### Given passage
--*--

1. A method for manufacturing blade beds of a garden shear, wherein the garden shear includes a first blade bed and a second blade bed, each of the first blade bed and the second blade bed has a length and a thickness less than the length; the method comprising: utilizing an extrusion method to extrude a first blank in a first longitudinal direction parallel to a direction of the thickness of the first blade bed and a second blank in a second longitudinal direction parallel to a direction of the thickness of the second blade bed, wherein a cross section of the first blank about the first longitudinal direction is shaped into the first blade bed, and a cross section of the second blank about the second longitudinal direction is shaped into the second blade bed; slicing the first blank perpendicularly to the first longitudinal direction into a plurality of first pieces at intervals of a first distance equal to the thickness of the first blade bed and the second blank perpendicularly to the second longitudinal direction into a plurality of second pieces at intervals of a second distance equal to the thickness of the second blade bed; and punching a plurality of peripheries of the first pieces and the second pieces to form chamfers.

2. The method of claim 1, wherein each of the first blank and the second blank has a gear portion capable of engaging with each other.

3. The method of claim 1, wherein each of the first blank and the second blank has at least one shaft hole and at least one lightening hole.

4. The method of claim 1, further comprising: forming a step portion on the first pieces by milling.

5. The method of claim 1, further comprising: finally utilizing a grinding machine to polish the first pieces and the second pieces.

--*--

### Brief 1
How would the sentence "The method of claim 1, wherein each of the first blank and the second blank has at least one shaft hole and at least one lightening hole." from the garden shear claims read in Spanish?
### Brief 2
According to the garden shear claims, at what intervals is the first blank sliced?
The lines after this come from a different source than the blade-bed claims.

### Data provided

--*--

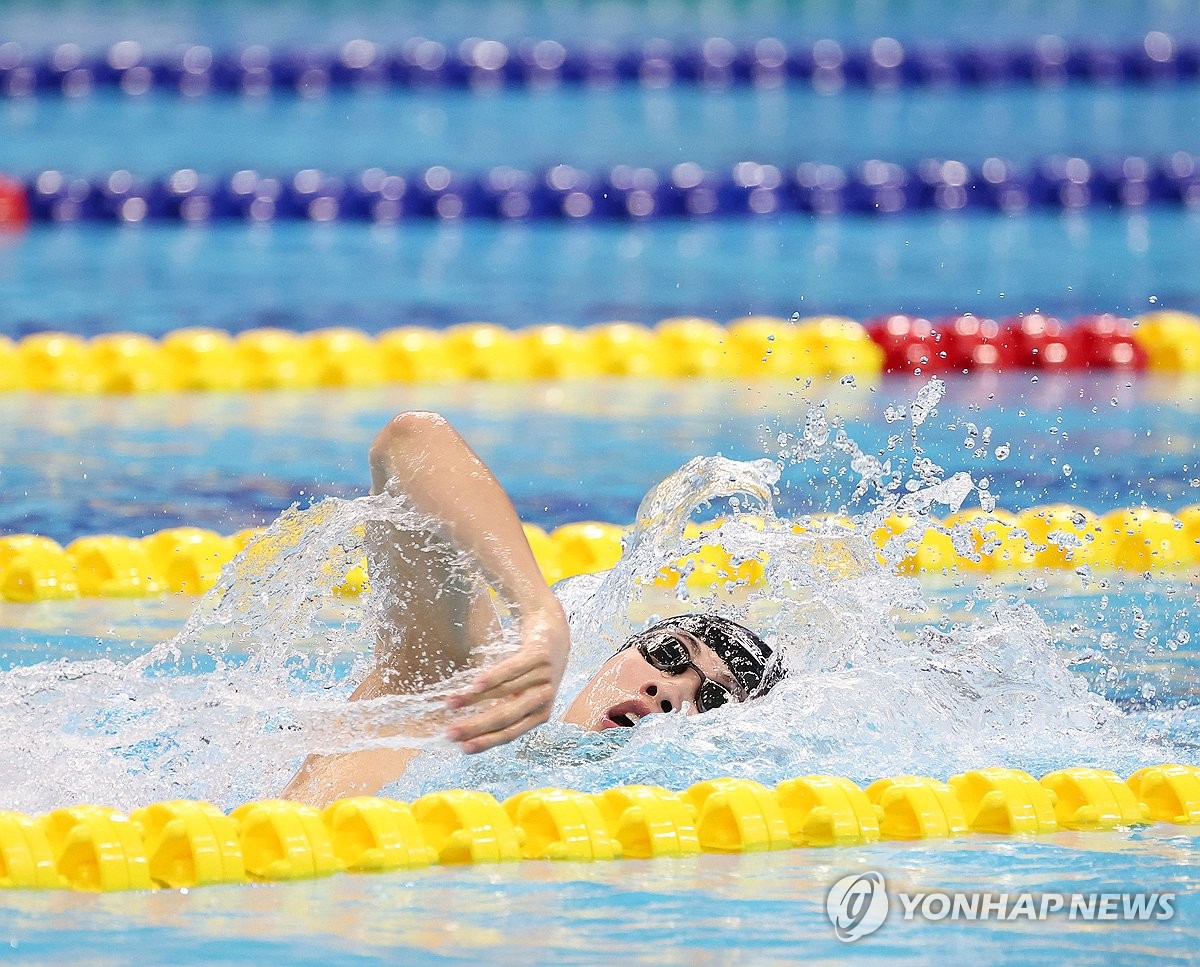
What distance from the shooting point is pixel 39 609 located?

--*--

### Output 1
El método de la reivindicación 1, en el que cada una de la primera pieza en bruto y la segunda pieza en bruto tiene al menos un orificio para eje y al menos un orificio de aligeramiento.

### Output 2
At intervals of a first distance equal to the thickness of the first blade bed.